Given instruction: All of the material below is to be repeated exactly.

Data listing:
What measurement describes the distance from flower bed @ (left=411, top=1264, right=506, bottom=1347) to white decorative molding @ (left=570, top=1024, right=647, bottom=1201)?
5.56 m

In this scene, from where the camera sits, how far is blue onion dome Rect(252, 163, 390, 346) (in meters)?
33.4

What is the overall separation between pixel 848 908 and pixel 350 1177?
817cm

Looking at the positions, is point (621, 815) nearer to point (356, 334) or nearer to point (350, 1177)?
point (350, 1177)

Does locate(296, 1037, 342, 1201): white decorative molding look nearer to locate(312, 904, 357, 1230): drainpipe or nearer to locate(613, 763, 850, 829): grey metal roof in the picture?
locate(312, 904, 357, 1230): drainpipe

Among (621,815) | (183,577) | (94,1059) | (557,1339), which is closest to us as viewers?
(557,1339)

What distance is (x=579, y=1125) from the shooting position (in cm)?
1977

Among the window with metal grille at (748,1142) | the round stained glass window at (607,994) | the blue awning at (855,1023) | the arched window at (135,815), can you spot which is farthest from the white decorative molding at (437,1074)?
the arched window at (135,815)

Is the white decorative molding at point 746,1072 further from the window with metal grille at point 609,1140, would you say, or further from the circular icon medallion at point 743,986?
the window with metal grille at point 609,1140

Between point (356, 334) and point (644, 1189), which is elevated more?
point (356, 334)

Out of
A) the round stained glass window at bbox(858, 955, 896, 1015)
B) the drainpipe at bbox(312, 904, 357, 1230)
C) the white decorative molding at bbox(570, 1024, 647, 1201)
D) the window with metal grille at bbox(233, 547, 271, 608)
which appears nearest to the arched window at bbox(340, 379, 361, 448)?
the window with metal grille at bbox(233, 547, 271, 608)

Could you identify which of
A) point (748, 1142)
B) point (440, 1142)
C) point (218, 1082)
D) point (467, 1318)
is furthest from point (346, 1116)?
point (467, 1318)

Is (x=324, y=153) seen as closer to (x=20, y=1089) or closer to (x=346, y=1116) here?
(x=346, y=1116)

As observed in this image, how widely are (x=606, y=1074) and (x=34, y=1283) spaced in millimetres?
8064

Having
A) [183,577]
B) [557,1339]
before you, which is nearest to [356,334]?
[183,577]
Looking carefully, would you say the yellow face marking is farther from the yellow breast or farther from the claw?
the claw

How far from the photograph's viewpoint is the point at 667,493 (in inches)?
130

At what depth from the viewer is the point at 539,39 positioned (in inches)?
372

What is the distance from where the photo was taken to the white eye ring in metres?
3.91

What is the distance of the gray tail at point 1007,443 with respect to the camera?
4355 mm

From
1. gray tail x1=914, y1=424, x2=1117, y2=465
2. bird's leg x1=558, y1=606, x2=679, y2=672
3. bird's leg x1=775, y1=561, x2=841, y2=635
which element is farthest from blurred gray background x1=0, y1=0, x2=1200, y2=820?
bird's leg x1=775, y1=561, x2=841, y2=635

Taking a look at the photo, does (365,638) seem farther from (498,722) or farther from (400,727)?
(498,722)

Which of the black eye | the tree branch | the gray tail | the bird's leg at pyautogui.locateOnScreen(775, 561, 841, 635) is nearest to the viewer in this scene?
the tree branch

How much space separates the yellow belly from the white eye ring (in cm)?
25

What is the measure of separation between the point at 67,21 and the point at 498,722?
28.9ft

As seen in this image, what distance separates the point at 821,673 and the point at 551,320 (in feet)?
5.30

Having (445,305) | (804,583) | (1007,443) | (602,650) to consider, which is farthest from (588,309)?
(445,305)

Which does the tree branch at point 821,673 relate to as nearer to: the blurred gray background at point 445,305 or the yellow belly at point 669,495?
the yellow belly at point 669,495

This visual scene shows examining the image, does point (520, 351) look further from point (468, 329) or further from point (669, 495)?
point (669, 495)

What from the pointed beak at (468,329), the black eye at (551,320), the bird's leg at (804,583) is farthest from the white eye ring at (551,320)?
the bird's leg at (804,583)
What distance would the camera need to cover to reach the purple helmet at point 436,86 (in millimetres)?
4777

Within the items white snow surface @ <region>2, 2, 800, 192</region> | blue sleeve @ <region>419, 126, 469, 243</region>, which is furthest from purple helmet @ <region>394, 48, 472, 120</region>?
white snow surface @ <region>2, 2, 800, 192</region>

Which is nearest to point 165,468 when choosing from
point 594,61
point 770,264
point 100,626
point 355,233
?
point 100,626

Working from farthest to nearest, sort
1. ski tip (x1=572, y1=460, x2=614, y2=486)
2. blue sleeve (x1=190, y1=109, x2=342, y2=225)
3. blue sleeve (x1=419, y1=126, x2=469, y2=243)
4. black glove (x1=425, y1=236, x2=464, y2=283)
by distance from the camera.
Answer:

Correct result:
What measurement describes the distance from flower bed @ (left=411, top=1264, right=506, bottom=1347) to white decorative molding @ (left=570, top=1024, right=647, bottom=1201)?
5.56 m

In this scene, from where the camera sits, how far is blue onion dome Rect(252, 163, 390, 346) (in meters)?
33.4

What is the overall separation between pixel 848 908 and pixel 350 1177?
817cm

Looking at the positions, is point (621, 815) nearer to point (356, 334) or nearer to point (350, 1177)?
point (350, 1177)

Does locate(296, 1037, 342, 1201): white decorative molding look nearer to locate(312, 904, 357, 1230): drainpipe or nearer to locate(613, 763, 850, 829): grey metal roof in the picture?
locate(312, 904, 357, 1230): drainpipe

Among (621,815) | (183,577) | (94,1059) | (557,1339), which is closest to us as viewers?
(557,1339)

What distance is (x=579, y=1125) from the shooting position (in cm)?
1977

Among the window with metal grille at (748,1142) | the round stained glass window at (607,994) | the blue awning at (855,1023) | the arched window at (135,815), can you spot which is farthest from the white decorative molding at (437,1074)?
the arched window at (135,815)

Is the white decorative molding at point 746,1072 further from the window with metal grille at point 609,1140, would you say, or further from the circular icon medallion at point 743,986?
the window with metal grille at point 609,1140

Between point (356, 334) and point (644, 1189), which is elevated more?
point (356, 334)

Out of
A) the round stained glass window at bbox(858, 955, 896, 1015)
B) the drainpipe at bbox(312, 904, 357, 1230)
C) the white decorative molding at bbox(570, 1024, 647, 1201)
D) the window with metal grille at bbox(233, 547, 271, 608)
which appears nearest to the arched window at bbox(340, 379, 361, 448)?
the window with metal grille at bbox(233, 547, 271, 608)

Could you identify which of
A) point (748, 1142)
B) point (440, 1142)
C) point (218, 1082)
D) point (467, 1318)
is furthest from point (346, 1116)?
point (467, 1318)

Is (x=324, y=153) seen as closer to (x=20, y=1089) or closer to (x=346, y=1116) here?
(x=346, y=1116)

As observed in this image, how widely are (x=606, y=1074) and (x=34, y=1283) spaced in millimetres?
8064

Having
A) [183,577]
B) [557,1339]
before you, which is nearest to [356,334]?
[183,577]
Looking carefully, would you say the yellow face marking is farther from the yellow breast or farther from the claw?
the claw

How far from the photograph's viewpoint is the point at 667,493 (in inches)?
130

At what depth from the viewer is the point at 539,39 positioned (in inches)?
372

What is the distance from where the photo was taken to the white eye ring in metres?
3.91

What is the distance of the gray tail at point 1007,443 with respect to the camera?
4355 mm

From
1. gray tail x1=914, y1=424, x2=1117, y2=465
2. bird's leg x1=558, y1=606, x2=679, y2=672
3. bird's leg x1=775, y1=561, x2=841, y2=635
which element is farthest from blurred gray background x1=0, y1=0, x2=1200, y2=820?
bird's leg x1=775, y1=561, x2=841, y2=635

Taking a look at the photo, does (365,638) seem farther from (498,722) or farther from (400,727)?
(498,722)

Which of the black eye | the tree branch | the gray tail | the bird's leg at pyautogui.locateOnScreen(775, 561, 841, 635) is nearest to the viewer in this scene?
the tree branch

How much space separates the yellow belly from the white eye ring (in cm)?
25

What is the measure of separation between the point at 67,21 and the point at 498,722?
28.9ft

As seen in this image, what distance separates the point at 821,673 and the point at 551,320 (in feet)?
5.30

Having (445,305) | (804,583) | (1007,443) | (602,650) to consider, which is farthest from (588,309)?
(445,305)

Which does the tree branch at point 821,673 relate to as nearer to: the blurred gray background at point 445,305 or the yellow belly at point 669,495?
the yellow belly at point 669,495

This visual scene shows examining the image, does point (520, 351) look further from point (468, 329) or further from point (669, 495)?
point (669, 495)

What from the pointed beak at (468,329), the black eye at (551,320), the bird's leg at (804,583) is farthest from the white eye ring at (551,320)?
the bird's leg at (804,583)
What distance would the camera need to cover to reach the purple helmet at point 436,86 (in millimetres)?
4777

Within the items white snow surface @ <region>2, 2, 800, 192</region> | blue sleeve @ <region>419, 126, 469, 243</region>, which is furthest from purple helmet @ <region>394, 48, 472, 120</region>?
white snow surface @ <region>2, 2, 800, 192</region>

Which is nearest to point 165,468 when choosing from
point 594,61
point 770,264
point 100,626
point 355,233
?
point 100,626

Working from farthest to nearest, sort
1. ski tip (x1=572, y1=460, x2=614, y2=486)
2. blue sleeve (x1=190, y1=109, x2=342, y2=225)
3. blue sleeve (x1=419, y1=126, x2=469, y2=243)
4. black glove (x1=425, y1=236, x2=464, y2=283)
by distance from the camera.
Answer:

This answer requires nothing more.